Curious about HH and Hospice nursing

Specialties Home Health

Published

I am currently an obstetrics nurse working on a labor and delivery unit in a hospital. Through this unit, I also have experience triaging obstetrical and gynecological patients. I started in this unit as a new graduate and so have no other experience except as a nurse's assistant on a pediatric floor. I am looking for a new job b/c I can't handle the hours (nights, weekends, holidays), and I am considering home health or hospice. I am looking for a position where I can have flexible hours, no weekends or nights, and have been led to believe by a co-worker that you can make even more money at this than we do one my unit. Is this true?

Also, I am concerned about jumping into either of these jobs when I only have experience as an L&D nurse instead of say med-surg experience. Do you get training before they send you out alone? Can someone describe what happens on a regular visit? What is the difference between a skilled and unskilled agency? How do you go about finding openings at either of these agencies?

Thanks! :)

Specializes in PICU, NICU, L&D, Public Health, Hospice.

Your lack of general nursing experience may prove difficult for you in the field with a complicated patient...in either home care or hospice.

You don't want unskilled. That is for uncertified caregivers off the street. You are a licensed nurse so you would want a skilled nursing agency. You have to be proactive about getting the orientation and training you need. Many agencies don't provide much, if any. You very likely will not make more money.

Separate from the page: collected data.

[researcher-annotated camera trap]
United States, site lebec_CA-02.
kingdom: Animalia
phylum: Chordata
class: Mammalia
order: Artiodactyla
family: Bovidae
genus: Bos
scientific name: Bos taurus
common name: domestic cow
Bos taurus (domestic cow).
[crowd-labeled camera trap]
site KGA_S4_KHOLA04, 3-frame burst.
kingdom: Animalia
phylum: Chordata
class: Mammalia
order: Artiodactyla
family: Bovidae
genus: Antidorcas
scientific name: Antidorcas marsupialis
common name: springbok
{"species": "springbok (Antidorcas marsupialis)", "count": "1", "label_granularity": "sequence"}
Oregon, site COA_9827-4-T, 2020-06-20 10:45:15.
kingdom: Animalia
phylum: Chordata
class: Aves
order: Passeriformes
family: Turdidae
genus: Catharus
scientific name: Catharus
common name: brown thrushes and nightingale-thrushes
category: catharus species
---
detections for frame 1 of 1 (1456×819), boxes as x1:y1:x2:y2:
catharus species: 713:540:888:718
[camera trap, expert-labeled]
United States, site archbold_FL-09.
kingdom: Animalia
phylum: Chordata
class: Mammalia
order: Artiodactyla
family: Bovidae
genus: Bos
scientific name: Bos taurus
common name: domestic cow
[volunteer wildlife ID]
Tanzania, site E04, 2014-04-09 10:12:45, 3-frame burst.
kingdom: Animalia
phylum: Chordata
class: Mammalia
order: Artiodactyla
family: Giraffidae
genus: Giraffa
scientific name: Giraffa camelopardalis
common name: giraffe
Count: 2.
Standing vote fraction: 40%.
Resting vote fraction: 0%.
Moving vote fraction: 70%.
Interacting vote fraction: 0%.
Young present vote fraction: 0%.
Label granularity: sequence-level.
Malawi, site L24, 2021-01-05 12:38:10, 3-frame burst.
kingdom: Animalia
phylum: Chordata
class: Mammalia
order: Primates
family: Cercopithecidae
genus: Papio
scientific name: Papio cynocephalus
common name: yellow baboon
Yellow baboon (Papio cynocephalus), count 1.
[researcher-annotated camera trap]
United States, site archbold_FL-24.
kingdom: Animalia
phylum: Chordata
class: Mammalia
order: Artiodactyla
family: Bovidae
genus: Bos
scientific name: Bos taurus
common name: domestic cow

Get rid of that notion. You need to decide whether you want to do intermittent visit work or extended care, or shift work. Extended care is easier to start with. You work with one patient for an entire shift, anywhere from four to 12 hours usually. It is routine care for stable patients. You should brush up on trach care, GT care, and try to pick up info on vents. Look at the stickies at the top of this forum for a start. I would start out with a shift or two with your current job. Then you will still be employed if you decide that you don't want to continue with the home health job.